## Document section
● ● ●

The companies which operate these potentially hazardous liquid transmission lines running through Oakland County include Enbridge Energy, Sunoco Pipe Line Company and Buckeye Partners. The vast majority of pipelines are gas distributions lines, which typically carry gas composed primarily of methane. Hazardous liquid lines include crude oil, petroleum products and other substances.

Enbridge operates Line 6B, which transmits crude oil through northern Oakland County, including the townships of Addison, Oxford, Brandon, Groveland and Holly. Line 6B continues west through Marshall, Michigan, where, in 2010, a damaged pipe caused the largest inland spill in U.S. history, according to the Michigan Petroleum Pipe Line Task Force.

A second crude oil line in Oakland County, the Marysville-Toledo segment operated by Sunoco Pipeline, runs through the southeast corner of the county, with a route that approximately traverses Troy, Royal Oak, and Southfield. It travels from Marysville, Michigan, near Port Huron, carrying crude oil to Toledo, where it is then distributed to regional refineries.

Sunoco’s ethane line, the Mariner West project, is a third hazardous liquid transmission line which goes directly through Oakland County. It stretches from the liquid-rich Marcellus Shale processing and fractionation areas in western Pennsylvania through Ohio and Michigan, en route to Sarnia, Ontario, destined to serve the petrochemical market. Ethane, a hazardous gas compressed into a liquid state for shipping, is used in the manufacturing of many plastics and other goods. The Inkster-Sarnia segment of the Mariner West project snakes through the communities of Bloomfield Township, Birmingham and the greater Rochester area.

Ethane, at standard temperature and pressure, is a colorless, odorless gas, which is isolated on an industrial scale from natural gas and is byproduct from petroleum refining. When exposed to oxygen, it becomes a gas, and at room temperature, it is extremely flammable.

Buckeye Partners operates an 8-inch diameter line in Oakland County, which ships petroleum products for other companies. It runs north along Haggerty Road, between the communities of West Bloomfield and Walled Lake, and approximately through Waterford, Clarkston, Groveland Township, and Ortonville.

Pipeline transport of gas and hazardous liquid – including, oil, petroleum products and ethane – is viewed as the safest, most efficient and environmentally-sane method of shipment currently available, and is preferred by the oil and gas industry and the U.S. Department of Transportation (USDOT) rather than by tanker trucks or railcar.

Pipelines are regulated by a consortium of government agencies, from the U.S. Environmental Protection Agency (EPA); the Coast Guard, if it threatens surface water; the Pipeline and Hazardous Materials Safety Administration (PHMSA); and the National Transportation Safety Board.

Pipeline operators must report to PHMSA on incidents that meet certain criteria. For the system of hazardous liquids, between 1996 and 2015 in the United States and the offshore areas beyond state lines, over 6,000 accidents were reported. Of those, 2,720 were considered significant, which includes accidents that cause death or hospitalization; cost more than $50,000; release five or more barrels of highly volatile liquid; and/or cause an unintentional fire. The number of significant accidents in a single year for all states and offshore areas combined peaked at 174, which occurred in 1996 and 2015.

● ● ●

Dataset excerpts
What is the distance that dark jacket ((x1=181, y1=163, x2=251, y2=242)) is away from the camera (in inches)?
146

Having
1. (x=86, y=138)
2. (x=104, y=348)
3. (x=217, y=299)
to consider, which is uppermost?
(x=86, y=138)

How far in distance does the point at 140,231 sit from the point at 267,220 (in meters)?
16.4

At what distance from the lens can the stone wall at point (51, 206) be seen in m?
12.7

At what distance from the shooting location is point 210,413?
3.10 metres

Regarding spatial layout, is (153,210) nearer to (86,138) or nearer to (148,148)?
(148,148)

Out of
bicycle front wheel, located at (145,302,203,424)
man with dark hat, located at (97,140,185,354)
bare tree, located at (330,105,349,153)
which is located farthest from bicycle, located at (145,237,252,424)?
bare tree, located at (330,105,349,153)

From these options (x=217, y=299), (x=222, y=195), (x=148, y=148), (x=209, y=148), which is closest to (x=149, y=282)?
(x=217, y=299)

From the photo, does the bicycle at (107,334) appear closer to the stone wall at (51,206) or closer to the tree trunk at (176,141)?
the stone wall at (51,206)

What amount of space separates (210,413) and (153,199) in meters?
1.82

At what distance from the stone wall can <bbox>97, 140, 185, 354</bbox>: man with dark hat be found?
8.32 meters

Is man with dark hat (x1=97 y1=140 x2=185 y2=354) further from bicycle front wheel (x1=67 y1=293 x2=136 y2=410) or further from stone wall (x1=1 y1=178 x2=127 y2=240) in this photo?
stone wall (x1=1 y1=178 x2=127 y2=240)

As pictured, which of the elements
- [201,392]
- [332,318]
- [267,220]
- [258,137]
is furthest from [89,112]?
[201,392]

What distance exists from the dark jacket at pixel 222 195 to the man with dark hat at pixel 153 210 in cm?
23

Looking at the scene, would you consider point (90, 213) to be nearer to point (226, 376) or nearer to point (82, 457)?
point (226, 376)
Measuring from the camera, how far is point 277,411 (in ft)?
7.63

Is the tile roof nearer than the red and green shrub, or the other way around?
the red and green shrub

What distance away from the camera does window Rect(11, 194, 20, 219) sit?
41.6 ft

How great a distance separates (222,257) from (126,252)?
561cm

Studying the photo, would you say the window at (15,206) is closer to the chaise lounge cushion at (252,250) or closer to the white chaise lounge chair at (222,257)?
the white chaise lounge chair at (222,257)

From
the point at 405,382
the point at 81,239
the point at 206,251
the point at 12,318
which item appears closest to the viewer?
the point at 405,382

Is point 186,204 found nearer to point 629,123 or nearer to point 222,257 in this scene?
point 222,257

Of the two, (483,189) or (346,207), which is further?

● ● ●

## Explore the material
1) List the townships that the passage on Oakland County pipelines names as lying along Enbridge's Line 6B.
2) Render this sentence from the Oakland County pipelines passage in Spanish: "Pipeline operators must report to PHMSA on incidents that meet certain criteria."
3) Resume the passage on Oakland County pipelines, picking up right after its final sentence.

## Answers for this exercise
1) Addison, Oxford, Brandon, Groveland, Holly

2) Los operadores de ductos deben informar a la PHMSA sobre los incidentes que cumplan ciertos criterios.

3)
The cost over the last two decades tallied nearly $4 billion, of which 24 percent, or roughly $964 million, was attributed to the 36 significant accidents that took place in Michigan. Approximately 1.78 million gallons, or 42,412 barrels, spilled in the Great Lakes state, resulting in a net loss of 9,065 barrels of hazardous liquid after cleanup efforts.

Local fire departments and hazmat teams are the first responders, often after residents call 911, noted Bloomfield Township Fire Department Lieutenant William Fritz. “If there were a leak or a rupture, we would probably get calls from citizens before we'd ever get calls from the company,” which then notifies the federal agencies, Fritz said. “We would move in as the fire department first, because our first concern is people's safety. There's always an explosion risk, and then follow up with our hazmat team. There are four or five guys that are trained and on the Oakland County Hazmat team. We would utilize our assets.”

Despite the high rate of hazard of the materials carried in these pipelines, PHMSA is only required to inspect interstate pipelines in locations deemed by the PHMSA to be “high-consequence areas,” such as highly populated or environmentally sensitive areas. “For transmission pipelines within high-consequence areas, for gas, they must be inspected every seven years, and for hazardous liquid, every five years at least,” said Samya Lutz, outreach coordinator for the Pipeline Safety Trust, a non-profit established in Olympia, Washington after three boys were killed in a 1999 explosion caused from a leak in a pipeline carrying gasoline.

However, Fritz said Sunoco, by law, prepares and inspects their pipeline on both a weekly and annual basis. The line cuts right through the heart of Bloomfield Township, along Long Lake Road, with a pump station at Groton and Long Lake, on a former single-family site, which was built in late 2013, after Sunoco did a pipeline upgrade and switched its transport from a general transport pipeline to one which only transports ethane.

There are also pump stations in Rochester Hills, on Dequindre, near Yates Cider Mill, and in Troy at Arlund and Square Lake Roads, one block east of Adams.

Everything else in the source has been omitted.